The Left’s Assault on the Sanctity of Each American’s Vote

That assault is embodied in the Progressive-Democratic Party’s HR-1 bill that the House passed on cynical Party lines and sent along to the Senate. The extent of the assault was laid out by Hans von Spakovsky, one-time Federal Election Commission Commissioner ande former counsel to DoJ’s Assistant Attorney General for Civil Rights, in a Sunday Fox News editorial.

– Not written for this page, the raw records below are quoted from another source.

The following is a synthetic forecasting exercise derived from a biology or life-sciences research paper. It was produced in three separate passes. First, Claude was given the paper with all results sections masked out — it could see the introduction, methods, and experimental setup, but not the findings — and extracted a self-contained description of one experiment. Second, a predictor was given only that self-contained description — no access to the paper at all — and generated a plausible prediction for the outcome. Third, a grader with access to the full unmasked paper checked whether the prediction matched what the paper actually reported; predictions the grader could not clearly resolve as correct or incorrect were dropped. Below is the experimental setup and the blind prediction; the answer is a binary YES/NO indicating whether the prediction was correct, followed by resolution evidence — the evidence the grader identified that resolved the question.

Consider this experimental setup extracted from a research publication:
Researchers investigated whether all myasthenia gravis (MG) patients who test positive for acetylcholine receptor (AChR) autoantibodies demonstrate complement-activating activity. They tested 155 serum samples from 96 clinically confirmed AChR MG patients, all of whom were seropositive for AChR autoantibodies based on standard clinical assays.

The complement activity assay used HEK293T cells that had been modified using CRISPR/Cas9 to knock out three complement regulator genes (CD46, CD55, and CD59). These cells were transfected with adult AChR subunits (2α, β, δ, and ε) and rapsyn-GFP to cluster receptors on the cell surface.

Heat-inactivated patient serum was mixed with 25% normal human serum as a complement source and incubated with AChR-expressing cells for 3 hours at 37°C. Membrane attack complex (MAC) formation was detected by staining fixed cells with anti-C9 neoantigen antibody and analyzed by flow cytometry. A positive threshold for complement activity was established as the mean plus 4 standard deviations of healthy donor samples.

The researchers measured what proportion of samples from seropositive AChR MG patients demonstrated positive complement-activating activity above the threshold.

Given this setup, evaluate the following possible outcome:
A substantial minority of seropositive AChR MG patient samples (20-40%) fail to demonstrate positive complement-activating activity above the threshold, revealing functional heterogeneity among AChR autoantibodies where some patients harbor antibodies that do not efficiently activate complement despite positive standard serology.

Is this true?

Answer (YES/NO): NO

  1. It would eviscerate state voter ID laws that require a voter to authenticate his identity. Indeed, it would force states to allow anyone to vote who simply signs a form saying that they are who they claim they are.
  2. It would make absentee ballots even more insecure than they already are. Not only could states not apply any ID requirement to absentee ballots, they could not enforce any witness signature or notarization requirement.
  3. It would worsen the problem of inaccurate registration rolls. HR 1 severely restricts the ability of states to take the basic steps necessary to maintain the accuracy of their voter rolls, such as comparing their lists with those of other states or using the US Postal Service’s National Change of Address System to find individuals who have moved.
  4. It would take away your ability to decide whether you want to register to vote. Instead, it requires states to automatically register individuals who interact with state agencies.
  5. It would force states to allow online registration, opening up the voter registration system to massive fraud by hackers and cybercriminals.
  6. It imposes onerous new regulatory restrictions on political speech and activity, including online and policy-related speech, by candidates, citizens, civic groups, unions, corporations and nonprofit organizations.
  7. It would authorize the IRS to investigate and consider the political and policy positions of nonprofit organizations when they apply for tax-exempt status. (Sort of like ex-President Barack Obama’s (D) IRS did.)
  8. It would set up a public funding program for candidates running for Congress. This would force taxpayers to subsidize (by a 6 to 1 ratio of taxpayer dollars per individual dollar) the political campaigns of individuals they may vehemently disagree with and wouldn’t vote for in a million years.

And don’t count on Senator Joe Manchin (D, WV) to stand in the way of eliminating the filibuster so the Senate Progressive-Democrats also can pass this on a Party-line vote. We’ve seen the value of his word regarding Republican input.